That was the outspoken and smartly opinionated Alec Baldwin on co-star and friend Julianne Moore, the latest Best Actress Academy Award winner for her award-winning role in Still Alice which was featured in the November 2014 issue of MORE magazine.
Here’s some moore:
On how her kids influenced her signing on for Mockingjay: “For a child moving into adolescence, the big question is, Do I have free will? Can I determine my own future?” she says. “[At that age] you’re still with your parents. But you’re asking yourself, Who am I?” Most of the films I make are not for kids. My son was in line for the midnight show when The Hunger Games first came out. They both loved the books. For them, my being in Mockingjay was fairly meaningful.”

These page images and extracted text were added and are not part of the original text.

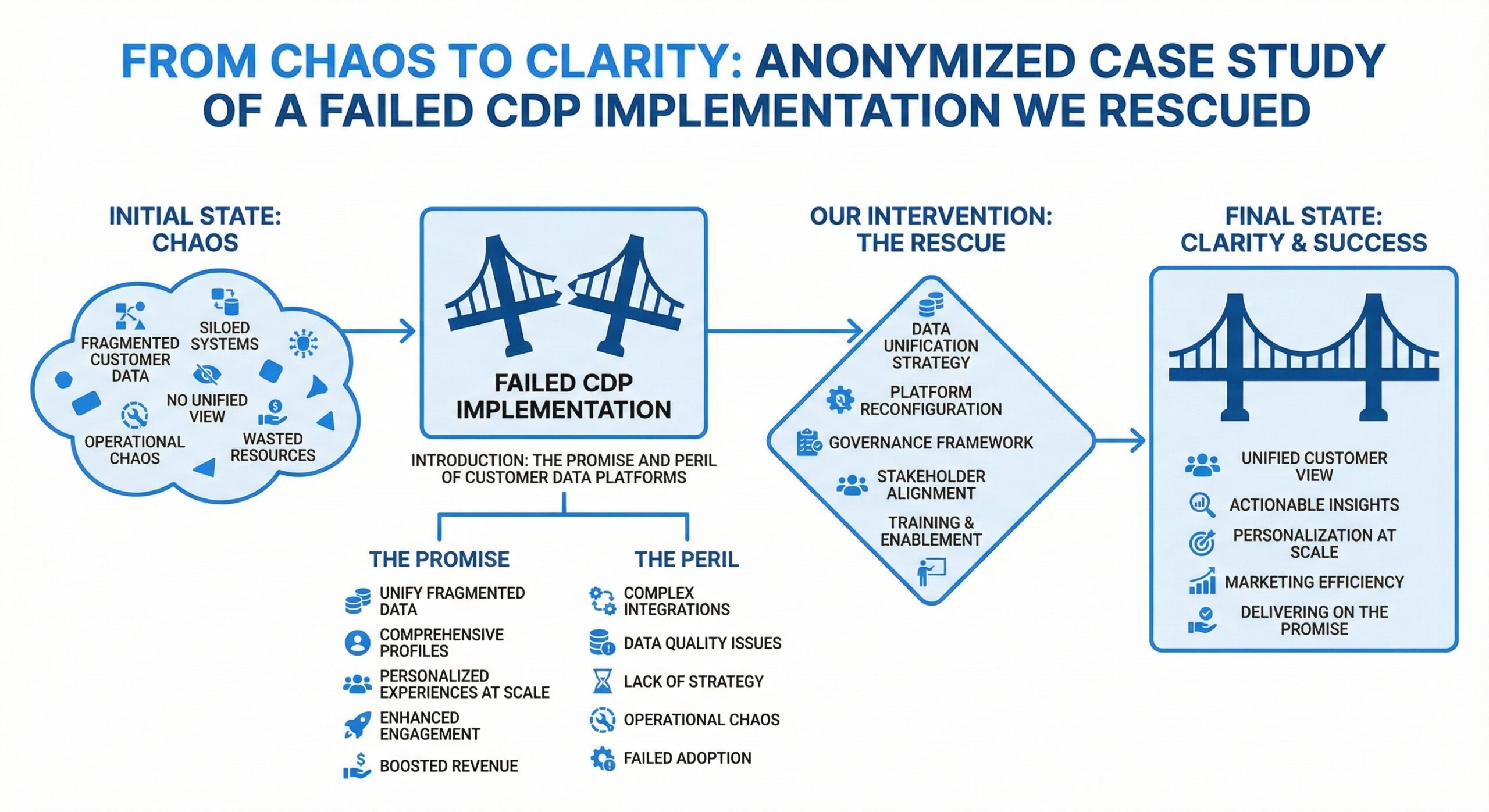 FROM CHAOS TO CLARITY: ANONYMIZED CASE STUDY OF A FAILED CDP IMPLEMENTATION WE RESCUED

INITIAL STATE: CHAOS

FRAGMENTED CUSTOMER DATA
SILOED SYSTEMS
NO UNIFIED VIEW
OPERATIONAL CHAOS
WASTED RESOURCES

FAILED CDP IMPLEMENTATION

INTRODUCTION: THE PROMISE AND PERIL OF CUSTOMER DATA PLATFORMS

THE PROMISE
UNIFY FRAGMENTED DATA
COMPREHENSIVE PROFILES
PERSONALIZED EXPERIENCES AT SCALE
ENHANCED ENGAGEMENT
BOOSTED REVENUE

THE PERIL
COMPLEX INTEGRATIONS
DATA QUALITY ISSUES
LACK OF STRATEGY
OPERATIONAL CHAOS
FAILED ADOPTION

OUR INTERVENTION: THE RESCUE

DATA UNIFICATION STRATEGY
PLATFORM RECONFIGURATION
GOVERNANCE FRAMEWORK
STAKEHOLDER ALIGNMENT
TRAINING & ENABLEMENT

FINAL STATE: CLARITY & SUCCESS

UNIFIED CUSTOMER VIEW
ACTIONABLE INSIGHTS
PERSONALIZATION AT SCALE
MARKETING EFFICIENCY
DELIVERING ON THE PROMISE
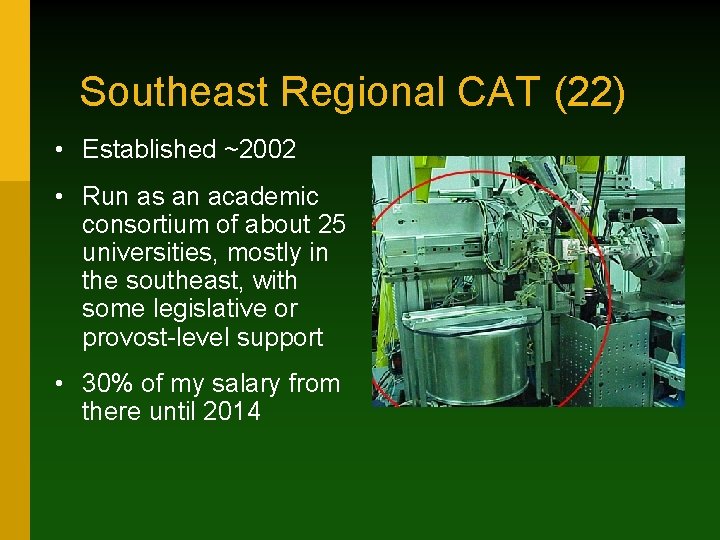 Southeast Regional CAT (22)

• Established ~2002

• Run as an academic consortium of about 25 universities, mostly in the southeast, with some legislative or provost-level support

• 30% of my salary from there until 2014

Alec Baldwin on why Moore is “Unstoppable”:
“A lot of people work when they’re young and then their lives evolve. Some of them drop off or only work now and then. Then there are women like Julie: They get married, have a family and do remarkable work year after year. It’s hard for men to do that, but it’s even harder for women. She’s unstoppable that way.”
Moore’s take on her five most memorable on-screen characters:
AMBER WAVES, Boogie Nights (1997). “She has a lot of sexual power, but she’s powerless economically, so ultimately she doesn’t have a lot of choice.”

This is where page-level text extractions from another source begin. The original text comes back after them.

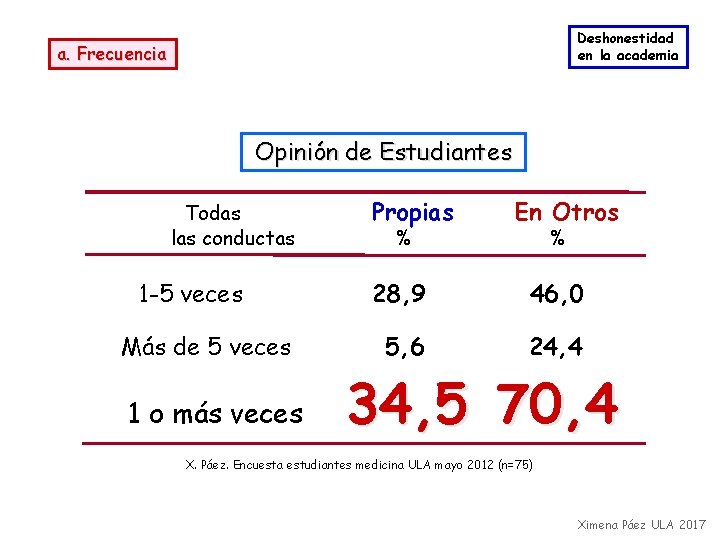 a. Frecuencia

Deshonestidad en la academia

Opinión de Estudiantes

| Todas las conductas | Propias % | En Otros % |
|---|---|---|
| 1-5 veces | 28,9 | 46,0 |
| Más de 5 veces | 5,6 | 24,4 |
| 1 o más veces | 34,5 | 70,4 |

X. Páez. Encuesta estudiantes medicina ULA mayo 2012 (n=75)

Ximena Páez ULA 2017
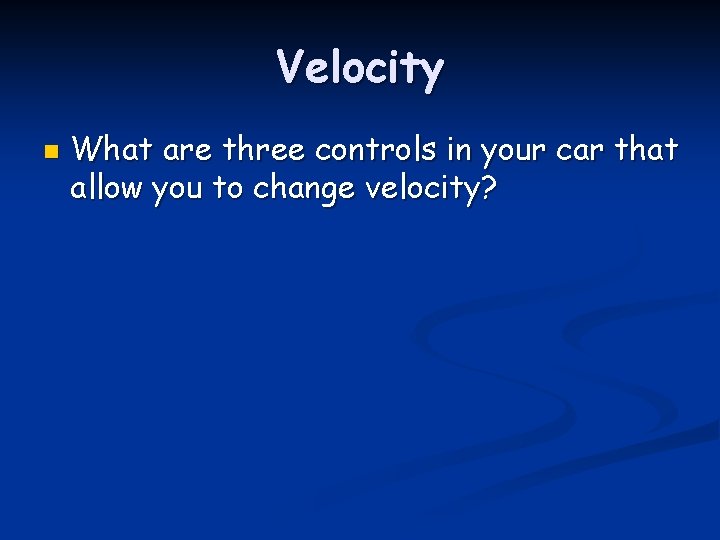 Velocity

What are three controls in your car that allow you to change velocity?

MAUDE LEBOWSKI, The Big Lebowski (1998). “Her power comes from her social hierarchy: She’s wealthy and a member of the 1 percent.”
JULES, The Kids Are All Right (2010). “She has a lot of authority within her family, but now that her kids are growing up, she feels like she’s losing her position.”
SARAH PALIN, Game Change (2012). “She came into the election with the kind of charisma that people don’t often see in politics. But ultimately she was at the behest of the Republican Party.”
ALMA COIN, The Hunger Games: Mockingjay (2014). “She is about political power— how you wield it and what you are trying to gain.”
On Phillip Seymour Hoffman: When asked about her old friend—Moore worked with Hoffman on three other films, Magnolia, Boogie Nights and The Big Lebowski—her face becomes flushed with emotion. “What is there to say? It was a terrible, ridiculous, untimely loss. It’s difficult,” she says, her voice tightening, “because I’m not sure how his family wants to deal with all this. It’s not my place. But I can talk about him as a colleague: He was an extraordinary talent and a lovely human being.”
How being older has changed her views on Hollywood and the choices she makes: “I used to think, Life’s really challenging. Things are tough, so they should be tough in a book, in a movie. They should be sad,” she says. “But the older I get, the more I like happy endings.”
“When you’re starting out in this business, you feel like you’re not in charge, that you’re still looking to the world for a kind of validation. But as you get older, you realize that direction comes from yourself, from your own desires and responsibilities. You choose your work. You choose your life. That’s where your power comes from—and that’s a great feeling.”
What Julianne would do more of if she could start over: “Skiing. I’m terrified of skiing and I can’t get over the hump.”